In our research report (download here) we have outlined our assumptions for the sales and market opportunity for each of the company’s three clinical programs. For TNX-102SL in fibromyalgia, we assume approval and launch in early 2019, with the drug costing approximately $15 per day. We are assuming Tonix (or its partner) can capture 5% of the market by 2023, with peak sales of $750 million. If we apply a 20% discount rate and 25% probability of success to the asset, we arrive at a net present value (NPV) for TNX-102SL in fibromyalgia of approximately $150 million. 

For PTSD, a slightly smaller peak sales opportunity of $450 million exists. We believe approval of TNX-102SL in PTSD is approximately one year behind the timelines noted above for fibromyalgia. Thus, our NPV analysis for TNX-102SL in PTSD yields a fair value valuation of approximately $50 million. We believe there is potential for Tonix to receive partial funding of the AtEase study from the U.S. Department of Defense (DOD) not currently factored into our model. Nevertheless, together, we believe TNX-102SL in PTSD and fibromyalgia are worth roughly $200 million in NPV. We remind investors that TNX-102SL is protected by a pharmacokinetic patent that does not expire until 2033 and a composition-of-matter patent that does not expire until 2034.

For TNX-201, we place slightly lower odds of success in our NPV model simply due to the earlier-stage nature of the candidate. However, even with applying as low as a 10% chance of success, we still believe this candidate is worth $40 million in NPV based on peak sales of approximately $450 million in 2023.

Summing up our NPV calculations we arrive at a total firm value of approximately $260 million. Based on the fully-diluted share count of approximately 17.1 million, we see fair-value at $14 per share. We remind investors that Tonix exited December 2014 with $38.2 million in cash and investments. Operating burn in 2014 was $23.2 million. In January 2015, Tonix raised approximately $27 million through a public offering. We model cash on hand as of March 31, 2015 will be approximately $59 million ($3.47 per share).
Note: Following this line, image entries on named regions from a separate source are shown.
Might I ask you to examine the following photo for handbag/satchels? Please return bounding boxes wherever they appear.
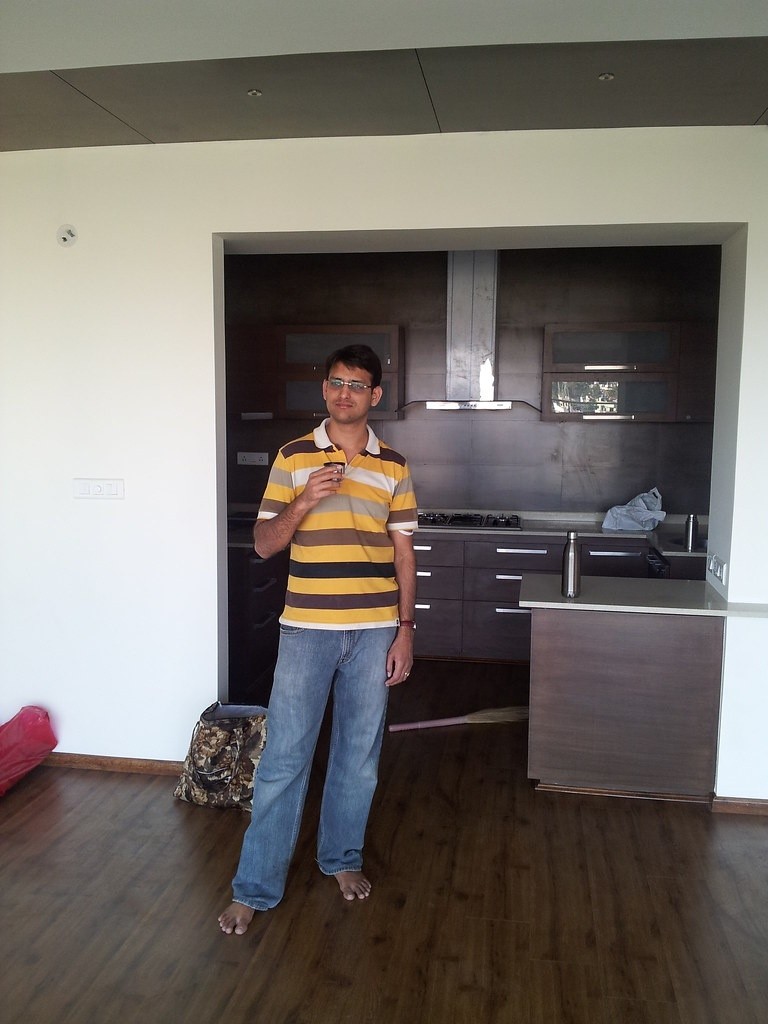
[172,701,268,813]
[601,487,665,530]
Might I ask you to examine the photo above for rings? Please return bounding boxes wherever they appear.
[404,672,410,676]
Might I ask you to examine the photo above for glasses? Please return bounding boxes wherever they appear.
[326,378,376,392]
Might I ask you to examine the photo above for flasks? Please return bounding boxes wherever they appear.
[561,530,581,598]
[684,514,699,551]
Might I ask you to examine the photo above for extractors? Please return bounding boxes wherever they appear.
[425,401,514,411]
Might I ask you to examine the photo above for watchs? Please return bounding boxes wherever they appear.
[400,620,417,632]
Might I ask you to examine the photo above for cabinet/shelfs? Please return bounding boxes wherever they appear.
[225,323,406,422]
[411,532,570,665]
[228,547,290,673]
[540,323,718,423]
[577,536,650,578]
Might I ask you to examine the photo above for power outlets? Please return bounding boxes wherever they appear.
[237,452,270,466]
[707,551,726,585]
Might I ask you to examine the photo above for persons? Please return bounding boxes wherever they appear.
[217,344,419,934]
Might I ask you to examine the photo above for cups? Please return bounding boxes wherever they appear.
[323,461,346,482]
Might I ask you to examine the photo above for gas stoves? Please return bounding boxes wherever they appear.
[414,511,523,531]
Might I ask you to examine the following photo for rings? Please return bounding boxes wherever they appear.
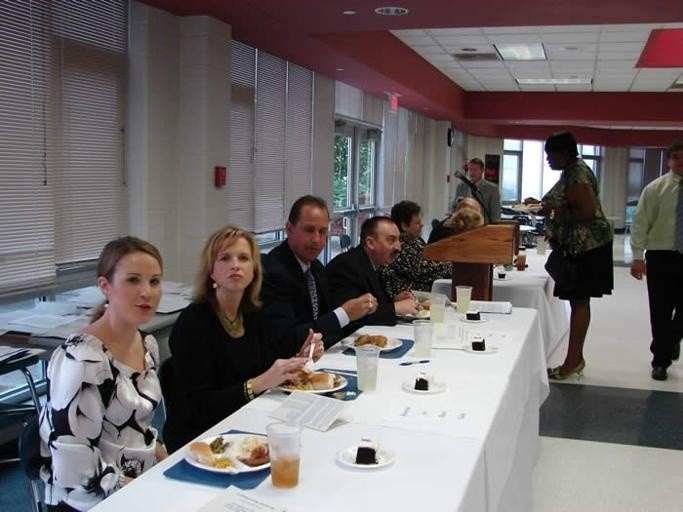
[637,274,641,279]
[416,300,420,308]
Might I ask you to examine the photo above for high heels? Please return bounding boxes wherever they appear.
[547,359,584,380]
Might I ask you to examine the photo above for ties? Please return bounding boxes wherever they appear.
[674,179,683,254]
[305,267,319,319]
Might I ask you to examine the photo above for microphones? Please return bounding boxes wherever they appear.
[455,170,476,193]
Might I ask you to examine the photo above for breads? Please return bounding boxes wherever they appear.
[236,435,270,467]
[310,372,335,391]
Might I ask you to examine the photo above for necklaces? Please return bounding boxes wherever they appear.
[216,306,246,335]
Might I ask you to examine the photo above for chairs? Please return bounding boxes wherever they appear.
[16,415,47,511]
[156,355,194,456]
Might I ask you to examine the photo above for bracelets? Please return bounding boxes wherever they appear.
[244,377,255,400]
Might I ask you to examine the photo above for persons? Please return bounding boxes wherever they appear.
[262,194,379,367]
[382,200,452,303]
[326,214,426,346]
[453,156,501,222]
[39,235,171,512]
[426,208,484,245]
[453,197,480,212]
[629,139,683,382]
[162,225,328,459]
[522,128,615,380]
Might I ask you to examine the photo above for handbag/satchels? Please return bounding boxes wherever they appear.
[544,207,581,295]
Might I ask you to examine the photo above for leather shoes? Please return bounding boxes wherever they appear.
[670,341,679,360]
[652,364,667,381]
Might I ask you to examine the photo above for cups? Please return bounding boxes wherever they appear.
[516,254,526,270]
[535,234,546,255]
[267,421,302,490]
[454,285,473,314]
[412,319,433,357]
[428,293,446,322]
[502,262,512,271]
[353,344,382,393]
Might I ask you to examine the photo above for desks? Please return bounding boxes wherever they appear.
[0,279,193,377]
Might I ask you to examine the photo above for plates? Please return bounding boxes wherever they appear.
[493,273,513,281]
[337,445,394,469]
[183,432,270,475]
[273,308,429,393]
[403,317,494,394]
[508,206,541,212]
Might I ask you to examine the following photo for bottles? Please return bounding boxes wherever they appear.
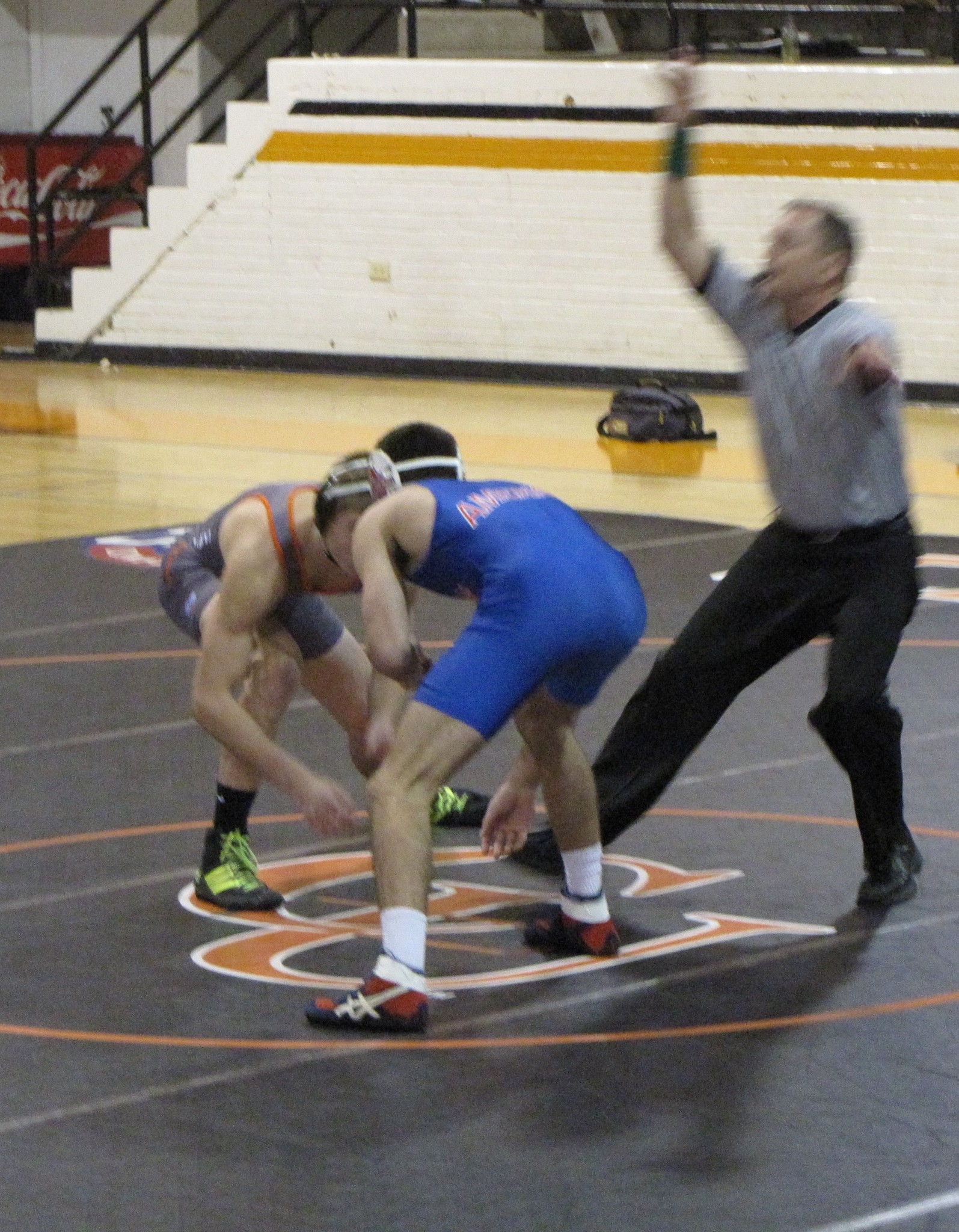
[782,17,799,63]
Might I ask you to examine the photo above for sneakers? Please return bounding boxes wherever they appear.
[509,826,562,876]
[195,824,285,912]
[858,838,924,909]
[304,971,428,1035]
[430,785,490,831]
[522,906,621,958]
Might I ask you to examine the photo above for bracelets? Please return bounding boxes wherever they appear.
[667,124,687,177]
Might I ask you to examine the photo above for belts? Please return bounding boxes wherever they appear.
[796,514,908,546]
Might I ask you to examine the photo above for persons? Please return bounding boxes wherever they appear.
[512,64,926,907]
[305,450,644,1028]
[160,424,492,912]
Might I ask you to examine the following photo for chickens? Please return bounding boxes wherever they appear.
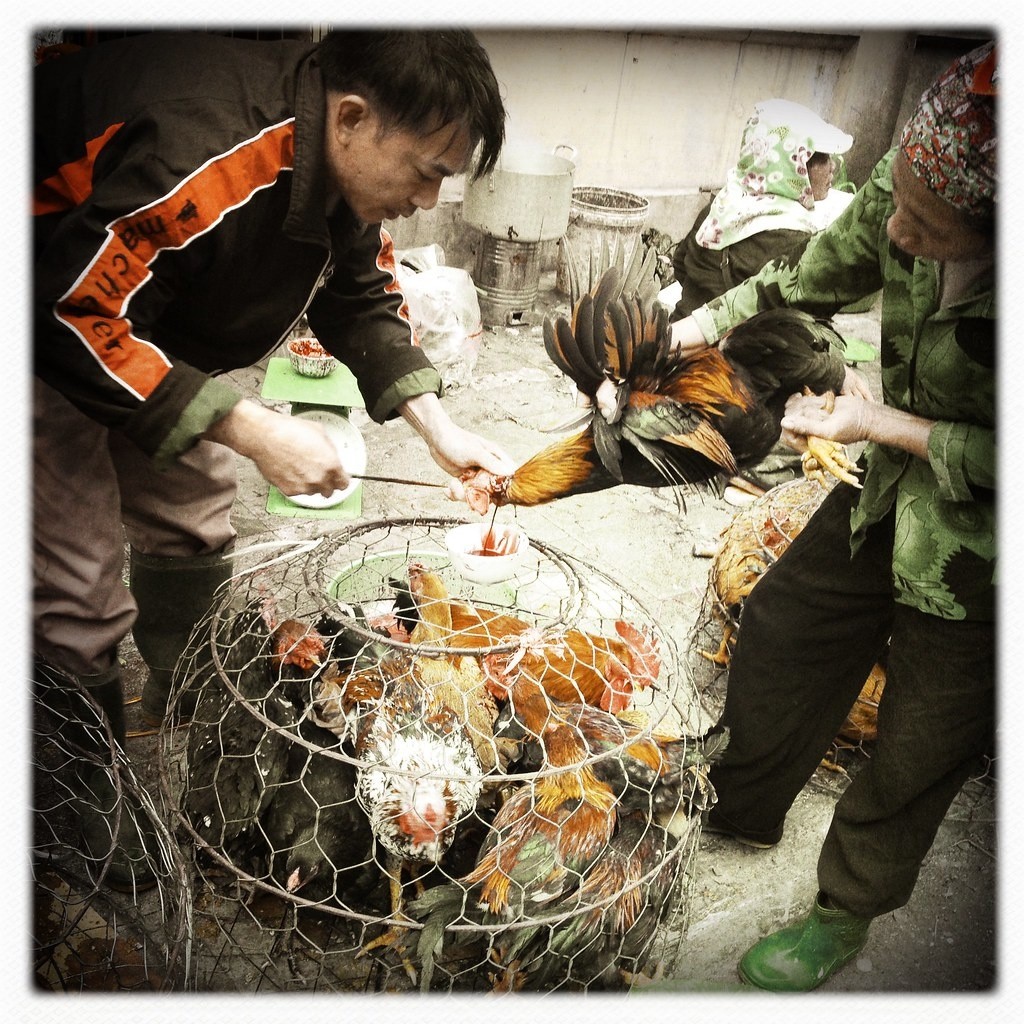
[694,517,889,774]
[457,227,864,517]
[171,565,731,993]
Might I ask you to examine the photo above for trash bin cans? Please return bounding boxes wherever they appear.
[555,186,650,302]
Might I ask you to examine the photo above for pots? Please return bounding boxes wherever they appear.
[463,140,579,245]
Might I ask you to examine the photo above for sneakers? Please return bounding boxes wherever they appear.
[728,467,795,498]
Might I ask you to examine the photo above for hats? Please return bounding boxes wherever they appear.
[753,98,854,156]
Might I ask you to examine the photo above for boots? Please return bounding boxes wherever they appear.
[34,650,163,893]
[700,822,774,849]
[735,890,874,993]
[128,544,236,728]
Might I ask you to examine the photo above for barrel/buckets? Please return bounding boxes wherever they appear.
[555,184,651,302]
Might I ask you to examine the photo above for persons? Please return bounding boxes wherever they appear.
[671,100,878,403]
[670,41,993,990]
[31,28,522,891]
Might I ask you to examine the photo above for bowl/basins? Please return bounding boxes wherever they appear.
[286,336,341,380]
[442,517,534,588]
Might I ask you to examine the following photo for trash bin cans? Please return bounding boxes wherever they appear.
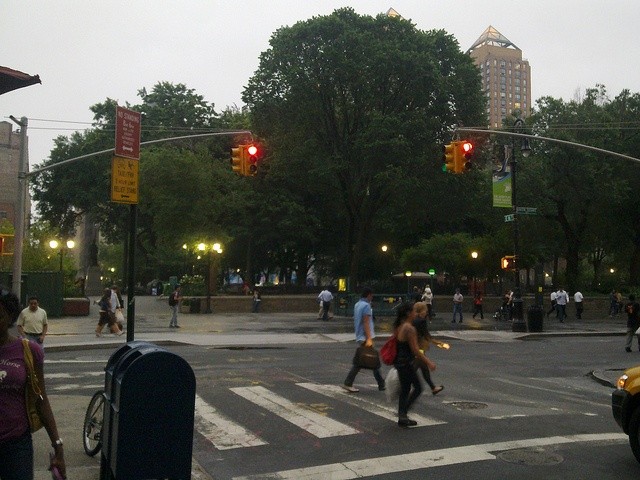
[99,340,196,479]
[527,305,544,332]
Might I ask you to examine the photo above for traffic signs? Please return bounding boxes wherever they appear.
[115,105,141,160]
[516,207,538,216]
[503,214,514,222]
[111,157,139,204]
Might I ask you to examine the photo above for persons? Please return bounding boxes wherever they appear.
[250,288,261,312]
[501,287,519,314]
[414,282,434,306]
[553,286,573,320]
[0,296,64,476]
[100,285,124,336]
[609,287,622,317]
[620,289,639,354]
[571,289,588,320]
[319,287,333,320]
[347,289,385,390]
[17,296,47,350]
[167,286,182,325]
[390,302,431,429]
[451,289,469,323]
[474,290,488,323]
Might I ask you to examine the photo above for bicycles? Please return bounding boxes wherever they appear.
[83,391,105,455]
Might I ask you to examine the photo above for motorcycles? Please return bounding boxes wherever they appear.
[249,274,261,309]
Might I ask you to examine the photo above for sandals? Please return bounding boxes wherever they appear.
[432,386,444,394]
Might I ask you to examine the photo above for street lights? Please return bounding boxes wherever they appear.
[49,240,75,272]
[471,251,478,298]
[197,243,222,313]
[236,269,240,285]
[406,271,412,294]
[183,243,187,276]
[512,119,532,332]
[382,245,387,291]
[429,269,435,290]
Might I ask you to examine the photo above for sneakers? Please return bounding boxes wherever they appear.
[398,420,417,426]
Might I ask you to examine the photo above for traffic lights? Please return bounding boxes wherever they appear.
[244,145,258,176]
[501,256,514,272]
[230,145,244,175]
[456,141,472,173]
[444,142,456,172]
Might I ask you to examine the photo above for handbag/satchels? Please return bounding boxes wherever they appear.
[353,341,380,369]
[22,337,43,433]
[380,335,397,365]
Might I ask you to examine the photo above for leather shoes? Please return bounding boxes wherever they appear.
[345,386,360,392]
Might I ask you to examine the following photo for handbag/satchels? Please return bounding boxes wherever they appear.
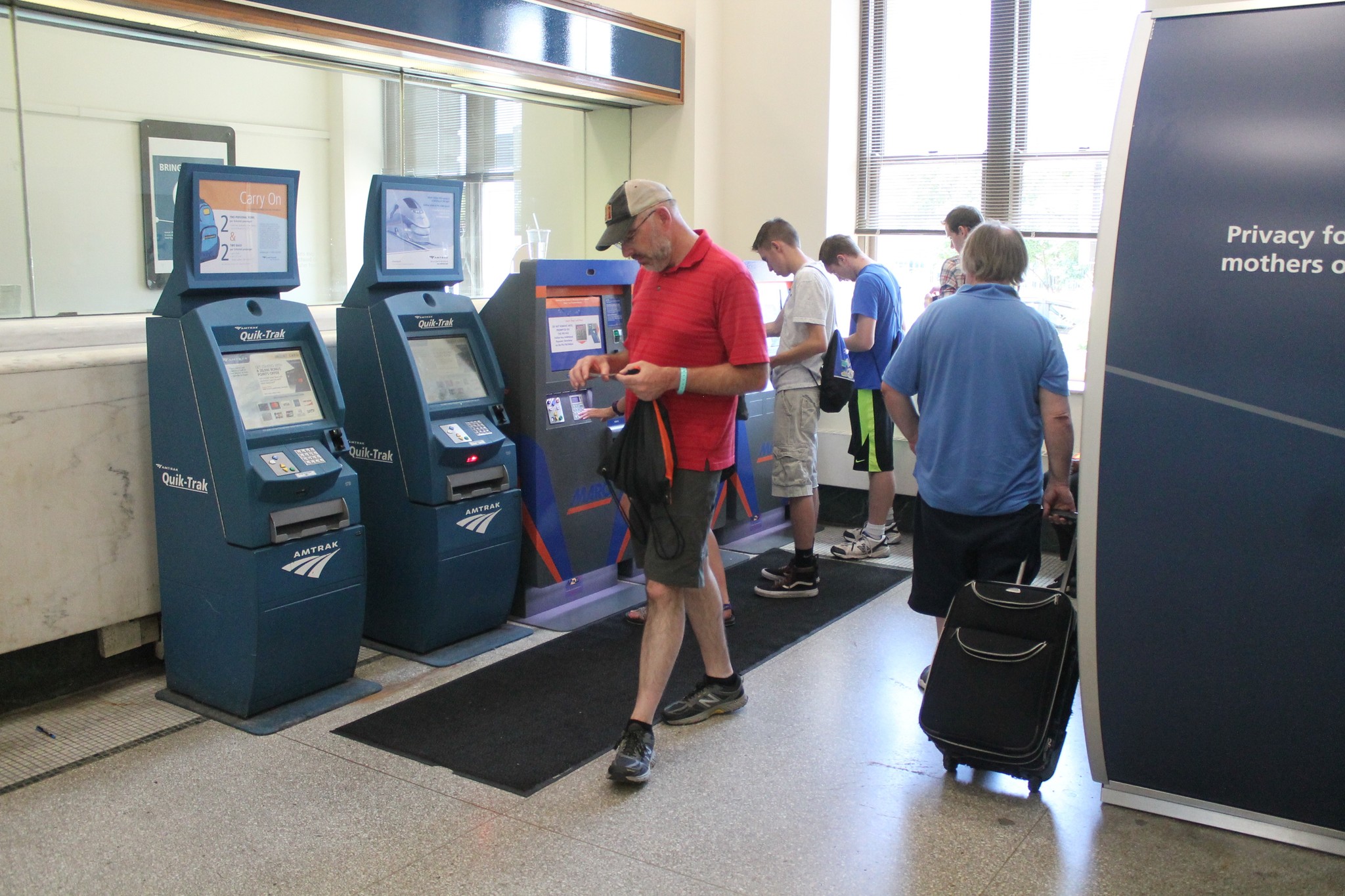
[819,329,855,413]
[596,397,675,499]
[891,330,905,356]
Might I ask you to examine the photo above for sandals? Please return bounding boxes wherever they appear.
[721,601,736,626]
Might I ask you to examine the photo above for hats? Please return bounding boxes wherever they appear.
[595,179,672,252]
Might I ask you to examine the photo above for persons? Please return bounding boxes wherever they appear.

We believe this is sufficient to fund operations through year-end 2016. Between now and then, Tonix should report:

- Full data from BESTFIT at EULAR in June 2015
- F203 Long-term safety study analysis from BESTFIT in August 2015
- Phase 2 data with TNX-201 in the Q4-2015
- Phase 2 data from AtEase in PTSD with TNX-102SL around mid-2016
- Phase 3 data from AFFIRM in fibromyalgia with TNX-102SL in the Q4-2016

We view Tonix high cash balance as a significant reduction in risk for investors. Cash currently makes up 58% of the value of the company. More importantly though, the soon-to-be three active clinical programs are sure to draw significant investor attention to the name throughout the year. Our model tells us the stock is worth $14 per share. We believe investors with a 12-18 month time horizon can buy Tonix today and see nice returns as clinical progress drives the shares higher.